● **Text block**
----
The Air Force launched its search for the Next-Generation Air-Refueling System (NGAS), a stealthy tanker project intended to deliver its first aircraft around 2040, with a Jan. 31 request for information to industry. The new tanker is to be capable of surviving in contested airspace, but the service is open to all ideas about its size and performance.
Contractors are invited to submit ideas for the NGAS that will be considered in an Analysis of Alternatives getting underway in October, according to the announcement on SAM.gov. Responses to the RFI are due March 2.
The RFI marks the formal start of what has previously been called “KC-Z.” The KC-X program became the KC-46 now being acquired; the KC-Y has become the so-called “bridge tanker” still in definition, and KC-Z the Air Force now refers to as NGAS, or “increment three” of its three-phase tanker recapitalization effort.
The Defense Innovation Unit and the Air Force are already looking at concepts for a future blended-wing body tanker, but the Jan. 31 solicitation specifically leaves open the configuration.
The Air Force “is interested in innovative solutions in all size and performance classes that might address the stressing mission requirements” of delivering fuel in contested airspace, the announcement said. The speed of the aircraft concepts submitted “should be compatible with modern receivers.”
The concepts put forward can have novel technologies or operational concepts, but the Air Force said all the risk needs to be ironed out to a Technology Readiness Level of 6—meaning a representative model or prototype system has been tested in a relevant environment—before 2032.
Air Force Secretary Frank Kendall, speaking on a Council on Foreign Relations webinar on Jan. 11, said the threat posed by China is driving the Air Force away from traditional tankers, wherein a commercial aircraft is adapted into a mobility aircraft.
“The threat’s taking that freedom away from us,” he said, adding that with new cargo and tanker aircraft designs, USAF has to put “a high premium on survivability.” Chinese and other adversary aircraft and missiles can track tankers and shoot them from long range, compelling the Air Force to move toward survivable concepts, he said. The new tanker will have to “move beyond” traditional concepts and “survive in an environment the current fleet hasn’t had to work [in].”
In June 2022, the Air Force sent out a request for the “Advanced Aerial Refueling Family of Systems,” a dual-track program seeking a KC-46 follow-on with additional capabilities like a communications node and advanced navigation systems, while separately pursuing an advanced tanker with the survivability to operate near enemy airspace. The NGAS is now defined as that second track.
Kendall has indicated he thinks an improved KC-46 will likely be the solution to the “bridge tanker” requirements, consistently downplaying the idea of a competition.
A proposed amendment to the fiscal 2023 defense budget mandating a bridge tanker competition didn’t make it to the final bill, but supporters have said they will try again this year.
----
● **Data listing**
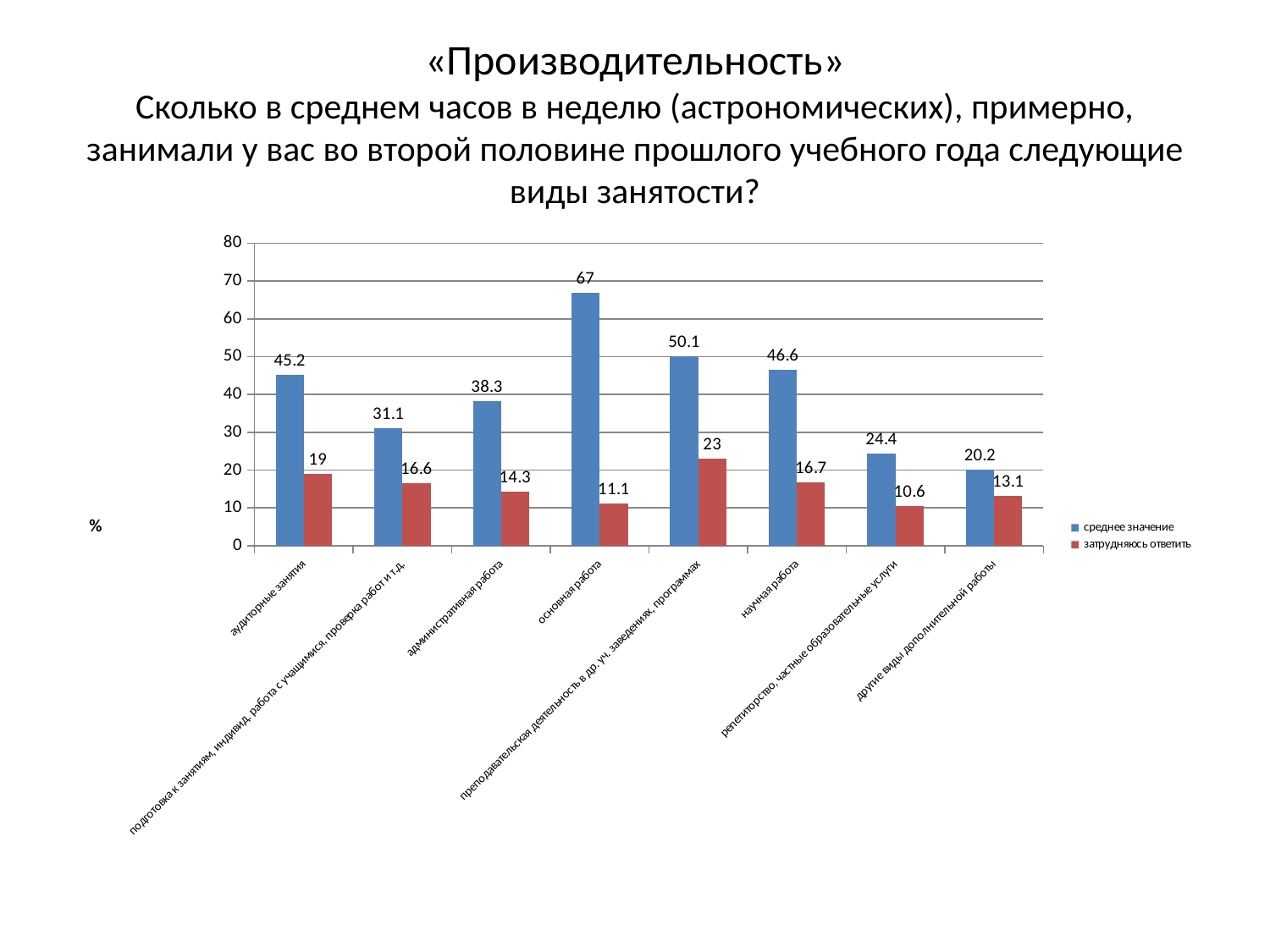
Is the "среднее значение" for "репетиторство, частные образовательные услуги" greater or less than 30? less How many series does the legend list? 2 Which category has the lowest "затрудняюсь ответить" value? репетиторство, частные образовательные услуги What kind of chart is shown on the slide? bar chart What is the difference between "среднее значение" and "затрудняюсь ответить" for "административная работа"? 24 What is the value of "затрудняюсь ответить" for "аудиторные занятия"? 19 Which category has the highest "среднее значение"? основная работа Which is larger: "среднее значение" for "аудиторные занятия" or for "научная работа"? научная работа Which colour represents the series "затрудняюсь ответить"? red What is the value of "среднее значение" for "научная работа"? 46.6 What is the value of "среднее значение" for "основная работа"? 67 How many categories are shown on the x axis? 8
----
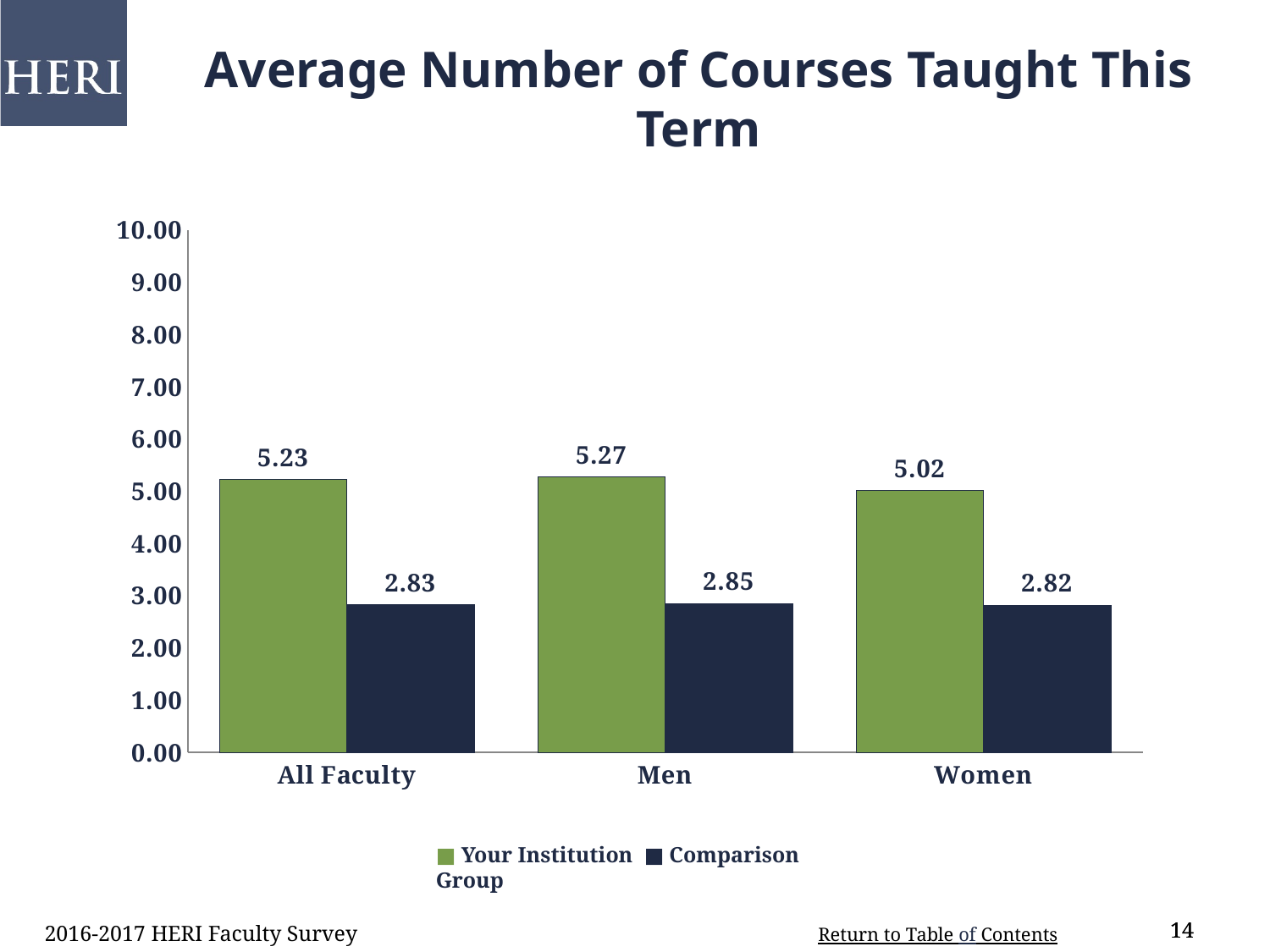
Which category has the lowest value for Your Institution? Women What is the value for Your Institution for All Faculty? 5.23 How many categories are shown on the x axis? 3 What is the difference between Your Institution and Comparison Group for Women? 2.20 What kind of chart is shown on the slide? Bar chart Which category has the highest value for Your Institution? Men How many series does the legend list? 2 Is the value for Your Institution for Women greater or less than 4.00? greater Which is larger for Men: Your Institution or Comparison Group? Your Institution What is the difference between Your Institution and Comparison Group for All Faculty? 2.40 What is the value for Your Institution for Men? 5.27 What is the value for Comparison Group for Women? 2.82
----
● **Request 1**
Which program designations beginning with "KC-" appear in the article on the Air Force's next-generation tanker?
● **Request 2**
According to the tanker article, when are responses to the request for information due?
● **Request 3**
Resume the article on the Air Force's stealthy tanker project from the point where it stops.
None of the items are needed here.

● **Exercise response 1**
KC-Z, KC-X, KC-46, KC-Y

● **Exercise response 2**
March 2.

● **Exercise response 3**
The request for info for the NGAS instructs industry to provide detailed performance characteristics of potential aircraft, including their size and weight, “takeoff and landing, climb, cruise, and representative mission performance.” The Air Force also wants to know if the aircraft proposed can use “regional or improvised airfields or other, non-traditional basing.”
The new tankers will have to be able to receive fuel in mid-air as well as provide it to other aircraft. The respondents should also identify the level of maturity of the designs, what the greatest risk areas are, and how contractors would mitigate them in a development program. Officials want “timelines to fielding” the proposed solutions.
Respondents should explain how their solutions might “change the way aerial refueling operations would be executed,” what operational or support changes would be needed to introduce these new concepts, and how “your proposed solution [will] increase, improve, or expand the current and planned capabilities of the tanker fleet (including KC-135, KC-46, and Bridge Tanker).”
The concepts also have to address how they will support unmanned aerial systems and “address anticipated threats … in the 2040 timeframe.” Industry respondents also need to submit their ideas on how they will counter cyber threats to their aircraft concepts, and broadly, identify the “high-level cost implications” for any new technologies put forth. Potential offerors also have to state what kinds of engines they would put on their aircraft and what kind of fuel savings they can achieve versus present-day tankers.
The program will make use of digital modeling and simulation techniques and any proposals must use a modular, open-systems architecture.
The Air Force also wants to know if the proposers can offer “innovative teaming arrangements of traditional military prime contractors with non-military contractors to achieve a mix of experience in advanced aero-configuration design, lean programs, and rapid airframe development and manufacturing.” The service is looking to expand it supplier base both to increase competition and avoid “vendor lock,” wherein a particular contractor enjoys a virtual monopoly on upgrades and software.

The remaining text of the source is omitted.